Black Girls Code teaches computer programming to school-age girls in after-school and summer programs. The San Francisco-based nonprofit organization has a goal of teaching one million black girls to code by 2040. The organization already has trained 3,000 girls in fifteen chapters in cities across United States and abroad, including a chapter in Johannesburg, South Africa.

In August 2017 Bryant was involved with turning down a $125,000 donation by Uber which she considered "disingenuous". The donation followed allegations of sexual harassment at Uber. Bryant also noted in her refusal, that Girls Who Code was offered ten times the amount that was offered to Black Girls Code. In February 2018 Black Girls Code partnered with Uber's competitor Lyft – as Bryant considered their values to be better aligned with her own.

Bryant is a thought leader in the area of inclusion in the field of technology, and has spoken on the topic at events such as TedX Kansas City, TedX San Francisco, Platform Summit, Big Ideas Festival, and SXSW.

After three employees resigned in 2021, citing "cultural and interpersonal issues", the board of directors for Black Girls Code indefinitely placed Bryant on administrative paid leave on December 23, 2021, in order to investigate "serious allegations of workplace impropriety. In August 2022, Bryant was formally fired, after which she filed a federal lawsuit alleging wrongful suspension, and that board members with a conflict of interest were pursuing "self-serving motives". On August 22, Bryant was sued by Black Girls Code after she redirected the organization's website to a separate page announcing her lawsuit.

=== Ascend Ventures ===
After leaving Black Girls Code, Bryant founded the investment firm Ascend Ventures which launched the Black Innovation Lab, a Memphis startup accelerator for underrepresented founders.

===Boards===
Bryant serves on the National Champions Board for the National Girls Collaborative Project, a charitable organization whose vision is to bring together organizations across the United States that are committed to informing and encouraging girls to pursue careers in STEM. She also serves on the board of the National Center for Women & Information Technology (NCWIT) K-12 Alliance, a group dedicated to creating access to an inclusive computing education for girls everywhere.

===Recognition===
In 2012, Bryant received the prestigious Jefferson Award for Community Service for her work to support Bay Area communities with Black Girls Code.

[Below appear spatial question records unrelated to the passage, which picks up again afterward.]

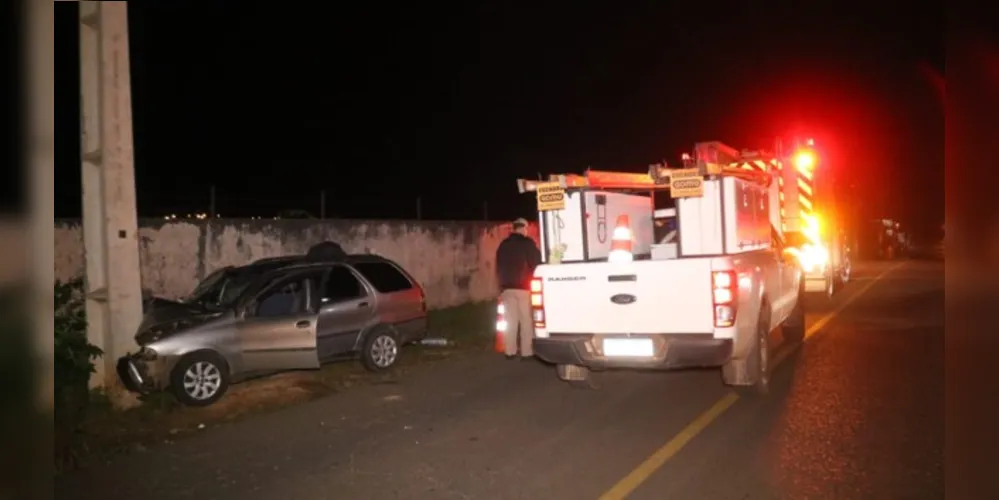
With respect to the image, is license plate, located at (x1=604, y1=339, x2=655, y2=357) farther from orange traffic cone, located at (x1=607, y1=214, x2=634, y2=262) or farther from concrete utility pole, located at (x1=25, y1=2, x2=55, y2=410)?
concrete utility pole, located at (x1=25, y1=2, x2=55, y2=410)

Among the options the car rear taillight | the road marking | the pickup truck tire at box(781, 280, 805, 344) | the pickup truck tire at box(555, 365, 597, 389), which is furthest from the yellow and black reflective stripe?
the pickup truck tire at box(555, 365, 597, 389)

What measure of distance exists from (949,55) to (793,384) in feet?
16.9

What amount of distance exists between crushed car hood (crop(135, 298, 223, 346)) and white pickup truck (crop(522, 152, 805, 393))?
3655mm

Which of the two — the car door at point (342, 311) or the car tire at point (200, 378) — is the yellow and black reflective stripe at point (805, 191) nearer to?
the car door at point (342, 311)

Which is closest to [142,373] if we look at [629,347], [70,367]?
[70,367]

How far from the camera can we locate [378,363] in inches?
398

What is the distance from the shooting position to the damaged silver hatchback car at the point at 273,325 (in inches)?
325

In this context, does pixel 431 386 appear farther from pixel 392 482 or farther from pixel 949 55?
pixel 949 55

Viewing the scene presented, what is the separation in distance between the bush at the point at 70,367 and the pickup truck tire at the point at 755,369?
19.3 ft

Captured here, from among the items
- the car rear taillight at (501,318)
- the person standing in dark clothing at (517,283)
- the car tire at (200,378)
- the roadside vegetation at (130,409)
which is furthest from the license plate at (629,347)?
the car tire at (200,378)

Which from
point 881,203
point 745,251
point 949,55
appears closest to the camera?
point 949,55

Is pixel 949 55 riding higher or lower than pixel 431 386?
higher

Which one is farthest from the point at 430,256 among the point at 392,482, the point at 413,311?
the point at 392,482

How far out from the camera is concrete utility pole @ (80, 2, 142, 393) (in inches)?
323
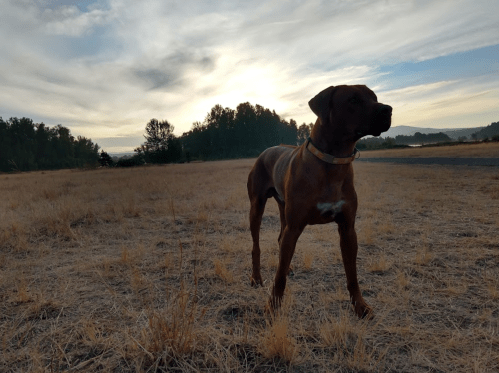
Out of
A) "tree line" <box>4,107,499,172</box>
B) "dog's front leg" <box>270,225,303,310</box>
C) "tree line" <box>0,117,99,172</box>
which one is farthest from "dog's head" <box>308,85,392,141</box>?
"tree line" <box>0,117,99,172</box>

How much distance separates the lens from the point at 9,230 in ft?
20.9

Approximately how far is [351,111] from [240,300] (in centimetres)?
225

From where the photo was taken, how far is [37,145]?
7212 cm

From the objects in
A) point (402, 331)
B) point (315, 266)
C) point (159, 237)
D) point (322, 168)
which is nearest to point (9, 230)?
point (159, 237)

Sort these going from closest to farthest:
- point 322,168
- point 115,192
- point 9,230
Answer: point 322,168 → point 9,230 → point 115,192

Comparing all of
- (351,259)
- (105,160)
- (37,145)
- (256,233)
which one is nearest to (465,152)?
(256,233)

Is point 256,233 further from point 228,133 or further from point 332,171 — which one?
point 228,133

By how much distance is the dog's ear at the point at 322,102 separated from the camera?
A: 2.66 meters

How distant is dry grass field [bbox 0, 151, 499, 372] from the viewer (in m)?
2.09

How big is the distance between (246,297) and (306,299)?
2.22ft

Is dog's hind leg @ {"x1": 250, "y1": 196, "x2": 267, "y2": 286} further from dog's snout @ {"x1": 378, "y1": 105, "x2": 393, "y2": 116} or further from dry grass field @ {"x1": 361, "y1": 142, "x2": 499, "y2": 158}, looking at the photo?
dry grass field @ {"x1": 361, "y1": 142, "x2": 499, "y2": 158}

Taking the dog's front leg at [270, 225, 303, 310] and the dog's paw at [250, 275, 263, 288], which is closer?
the dog's front leg at [270, 225, 303, 310]

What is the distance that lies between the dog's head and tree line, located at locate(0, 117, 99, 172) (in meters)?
71.0

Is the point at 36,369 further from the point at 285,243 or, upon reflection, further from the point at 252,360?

In 2013, was recognized as a White House Champion of Change for Tech Inclusion. That same year, she was voted one of the 25 Most Influential African-Americans In Technology by Business Insider, awarded the Pahara-Aspen Education Fellowship, and named to The Root 100 and the Ebony Power 100 lists.

In 2014, Bryant was the recipient of Smithsonian Magazine's American Ingenuity Award for Social Progress. She also was one of the winners of the POLITICO Women Who Rule Award.

In 2016, Bryant was inducted into the Women in Technology International Hall of Fame.

In 2019, Bryant was one of 65 finalists across 13 categories to present their projects at the 22nd annual Interactive Innovation awards presented by KPMG. She was also presented the SXSW Interactive Festival Hall of Fame award.

=== Keynotes ===
Bryant was a keynote speaker in 2021 SXSW EDU.